Seit Anfang 2009 ist die Amateurastronomische Vereinigung Göttingen Eigentümerin des Hainberg-Observatoriums. In regelmäßigen Abständen finden dort Führungen für die interessierte Öffentlichkeit statt.
Aktuell haben zwei Graduiertenschulen und das LichtenbergKolleg der Georgia Augusta hier ihren Standort. In
wird die Doktorandenausbildung der Universität in strukturierten Programmen zusammengeführt. In diesem Rahmen wird in der historischen Sternwarte durch das LichtenbergKolleg zudem ein internationales Forum für Wissenschaftler und Wissenschaftlerinnen der Geistes- und Gesellschaftswissenschaften entstehen, das konzentriertes Forschen und fächerübergreifende Kooperationen ermöglicht.
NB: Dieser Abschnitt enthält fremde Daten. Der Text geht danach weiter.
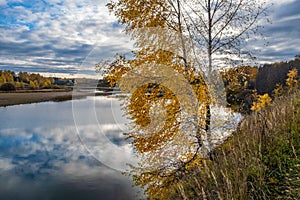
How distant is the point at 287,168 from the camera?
3838 mm

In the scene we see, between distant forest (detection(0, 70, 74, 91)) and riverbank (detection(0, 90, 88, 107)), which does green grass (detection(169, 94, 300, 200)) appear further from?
distant forest (detection(0, 70, 74, 91))

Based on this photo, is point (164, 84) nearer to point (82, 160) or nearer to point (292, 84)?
point (82, 160)

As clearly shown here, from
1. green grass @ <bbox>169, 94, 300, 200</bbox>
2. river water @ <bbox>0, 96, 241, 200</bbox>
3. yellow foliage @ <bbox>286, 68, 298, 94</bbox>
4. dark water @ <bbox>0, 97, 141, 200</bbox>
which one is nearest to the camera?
green grass @ <bbox>169, 94, 300, 200</bbox>

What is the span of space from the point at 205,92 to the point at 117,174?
1030 cm

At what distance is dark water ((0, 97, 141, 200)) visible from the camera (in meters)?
11.6

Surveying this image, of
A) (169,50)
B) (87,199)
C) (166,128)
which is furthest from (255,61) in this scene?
(87,199)

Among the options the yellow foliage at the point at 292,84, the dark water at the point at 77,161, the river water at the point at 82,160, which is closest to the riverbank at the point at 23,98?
the dark water at the point at 77,161

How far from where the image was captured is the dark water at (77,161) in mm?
11633

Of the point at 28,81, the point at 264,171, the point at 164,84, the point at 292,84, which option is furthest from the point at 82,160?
the point at 28,81

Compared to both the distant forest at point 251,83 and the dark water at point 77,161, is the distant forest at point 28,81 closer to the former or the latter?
the distant forest at point 251,83

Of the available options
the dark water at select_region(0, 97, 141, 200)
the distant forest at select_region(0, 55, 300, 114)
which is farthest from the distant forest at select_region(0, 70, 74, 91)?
the dark water at select_region(0, 97, 141, 200)

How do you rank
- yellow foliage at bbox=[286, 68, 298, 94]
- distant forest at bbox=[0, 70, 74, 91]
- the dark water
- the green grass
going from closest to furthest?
the green grass, yellow foliage at bbox=[286, 68, 298, 94], the dark water, distant forest at bbox=[0, 70, 74, 91]

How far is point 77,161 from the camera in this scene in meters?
18.7

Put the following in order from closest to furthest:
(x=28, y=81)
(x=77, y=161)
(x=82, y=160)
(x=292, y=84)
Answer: (x=77, y=161) → (x=82, y=160) → (x=292, y=84) → (x=28, y=81)
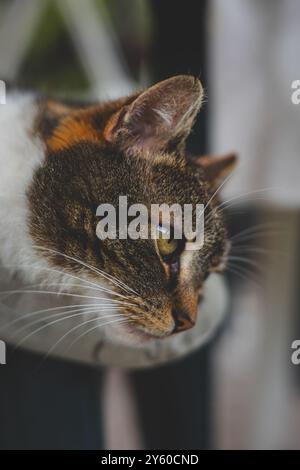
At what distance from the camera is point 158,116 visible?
1.30 ft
Die Göttinger Gauß Kuppel Gemeinschaft e.V.[2] hat es sich seit 2005 zur Aufgabe gemacht, dass die Sternwarten-Kuppel in der Zukunft wieder gedreht und geöffnet werden kann. Für die Wiederherstellung der aus dem Jahr 1886 stammenden Kuppel, die sich bei der nahen Detonation einer Luftmine im Zweiten Weltkrieg verzog und seither nicht mehr gedreht und geöffnet werden kann, werden voraussichtlich 200.000 Euro an Spendengeldern benötigt. Spender, die mehr als 2500 Euro spenden, bekamen eine auf 99 Exemplare limitierte Gauß-Bronze-Statue, gefertigt vom Göttinger Natursteinbetrieb Bachmann & Wille GmbH, überreicht.[3] Seit dem 25. Juli 2008 lässt sich die Kuppel wieder drehen und öffnen.[4]